Rozmawiał Mariusz Parkitny
Rozmowa z Andrzejem Głowackim, prezesem spółki DGA.

- Katarski inwestor nie zapłacił za majątek stoczni w Szczecinie i Gdyni. A stoczniowcy oskarżają, że słabo ich szkolicie i nie pomagacie zdobyć nowej pracy. Mają rację? - Projekt "Wsparcie dla pracowników sektora budownictwa okrętowego dotkniętych negatywnymi skutkami restrukturyzacji" składa się z kilku segmentów. Uczestniczy w nim ponad 7600 osób. Nasze podstawowe zadania to doradztwo zawodowe, szkolenia, warsztaty aktywizująco-motywacyjne oraz pośrednictwo pracy. Najważniejszy cel to przygotowanie zwolnionych do funkcjonowania na konkurencyjnym rynku pracy oraz wsparcie przy znalezieniu pracy. Burza była od początku realizacji projektu. Także w obszarze szkoleń.

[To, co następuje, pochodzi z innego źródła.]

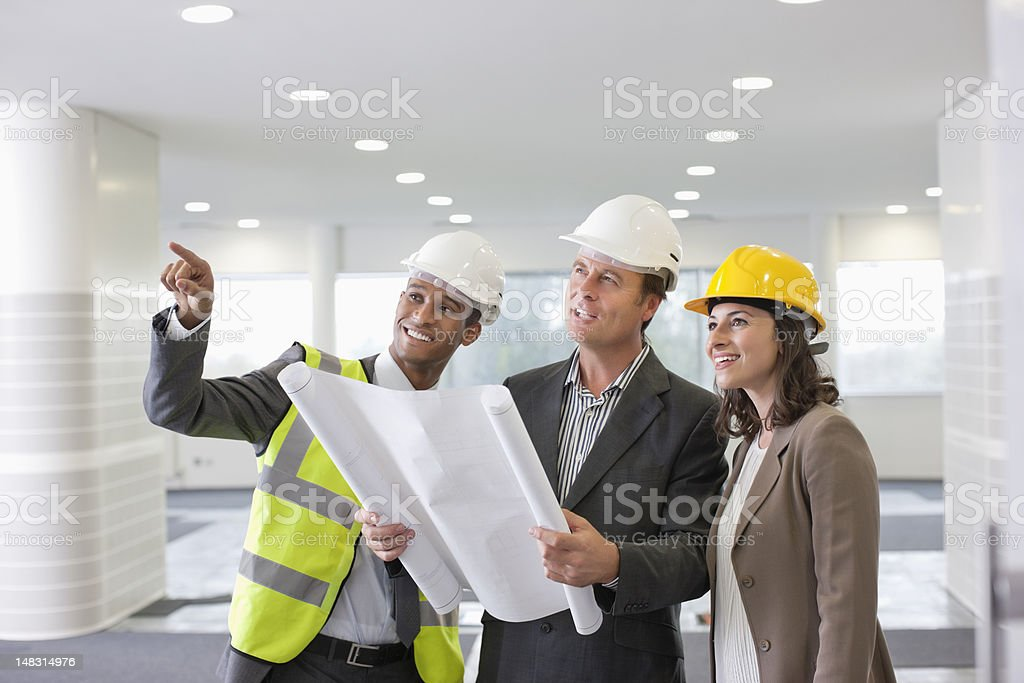 Architect and engineers with blueprint royalty-free stock photo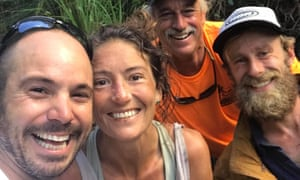 Amanda Eller, seen with some of those who found her. According to her father, Eller arrived at hospital 'pretty banged up, but mentally in perfect shape'.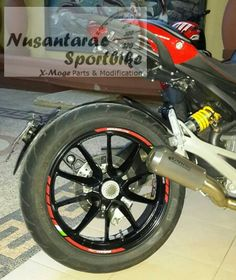It's Ducati Monster 1100 2012 rear rim attached on Ducati Monster 696 2010. It's AWESOME.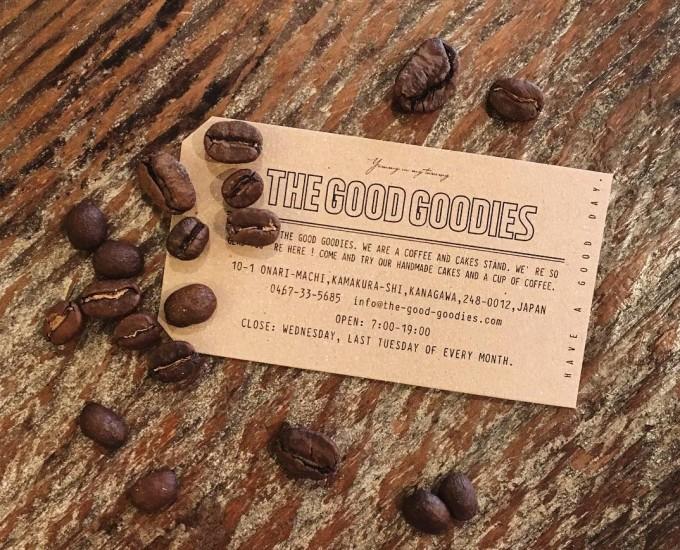 鎌倉のカフェ「THE GOOD GOODIES」のショップカードとコーヒー豆が木の机の上にのっている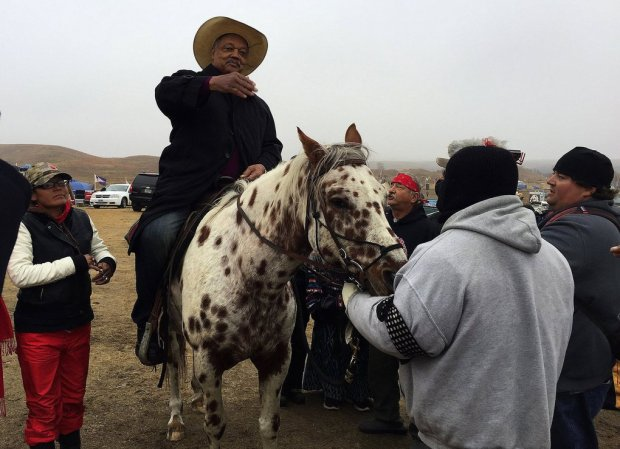 Red Fawn Fallis, left, with Jesse Jackson at the Standing Rock Sioux protest on Oct. 26, 2016.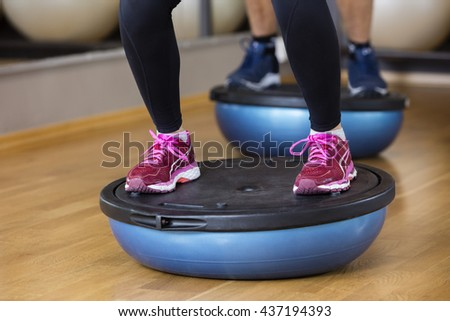 Low Section Of Woman Standing On Bosu Ball - stock photo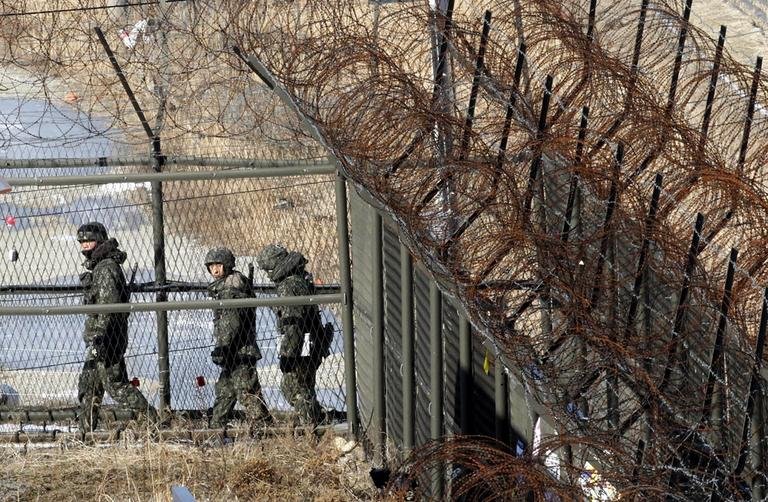 South Korean army soldiers patrol along the barbed-wire fence at the Imjingak Pavilion, South Korea, near the demilitarized zone (DMZ) of Panmunjom on Saturday. (Ahn Young-joon/AP)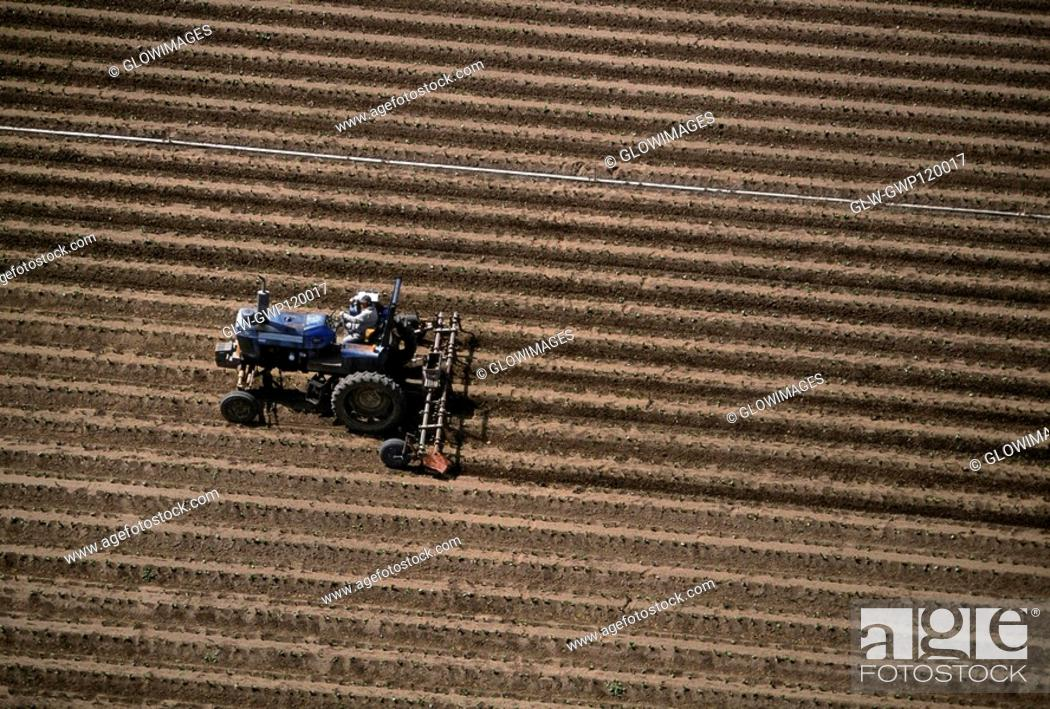 Stock Photo: Aerial, plowing farm field.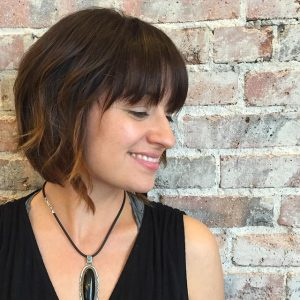 Medium-short A-line bob with fringe and highlighted tips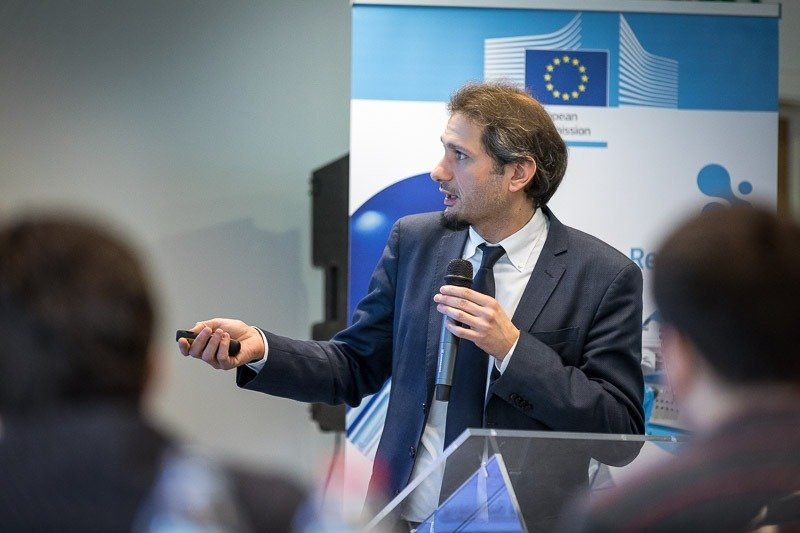 Photography assignment for EURADA: Workshop on Investment Platforms. Photo of one of the speakers pointing at his presentation. Taken on Wednesday, February 21, 2018, in Orega, Brussels by Dani Oshi.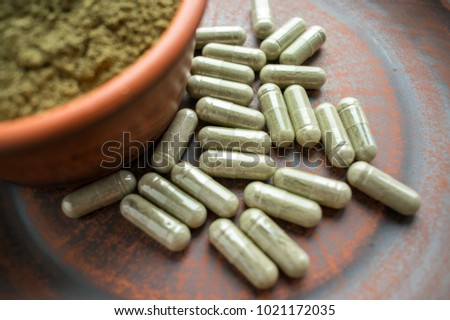 Supplement kratom green capsules and powder on brown plate. Herbal product alt-medicine kratom is  opioid. Home alternative pain remedy, opioid addiction, dangerous. Close up. Selective focus #1021172035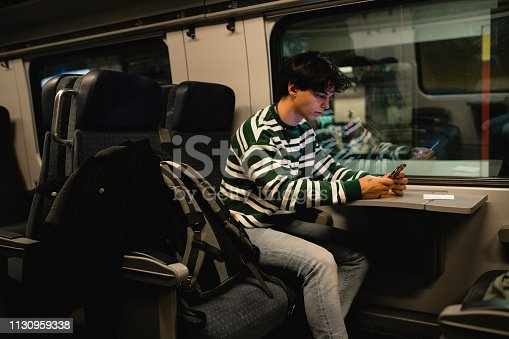 Young male adult using his smart phone while sitting on a train. He is waiting for the train to depart from the station.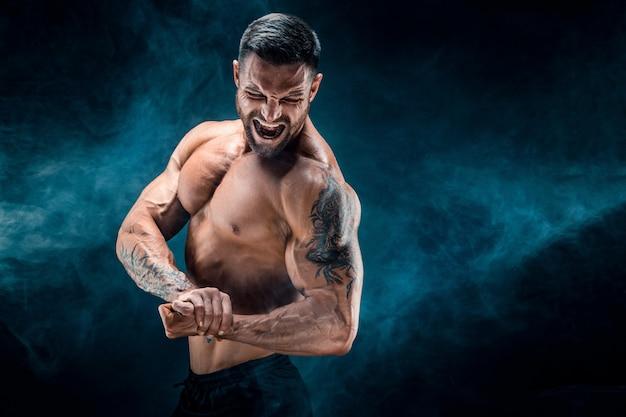 Knappe macht atletische man bodybuilder. fitness gespierd lichaam op donkere rookmuur. .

Jeśli spojrzymy na fakty, to od początku trwania projektu w Gdyni 896 osób rozpoczęło szkolenia, z tego 419 już je ukończyło. W Szczecinie 891 osób uczestniczyło w szkoleniach, a 322 je ukończyło. Gama szkoleń jest bardzo szeroka. Począwszy od różnych metod spawania, poprzez kursy operatorów wózków widłowych i koparko-ładowarek, prawo jazdy kategorii C+E. Spodziewam się bardzo istotnych zmian w zachowaniach zwolnionych stoczniowców. Ich aktywność była do tej pory nieznacząca. W związku z zatrudnieniem lub rozpoczęciem działalności gospodarczej z programu odeszło niecałe sto osób. 30 listopada 2009 r to ostatni dzień, za który będzie wypłacane świadczenie pieniężne. Należy podkreślić, że w gronie byłych pracowników Stoczni Szczecińska Nowa już w sierpniu ok. 430 uczestników zakończy pobieranie świadczeń. Warto podkreślić, iż już od dziś pracę mogłoby podjąć blisko 800 osób na stanowiskach pracy pozyskanych przez DGA.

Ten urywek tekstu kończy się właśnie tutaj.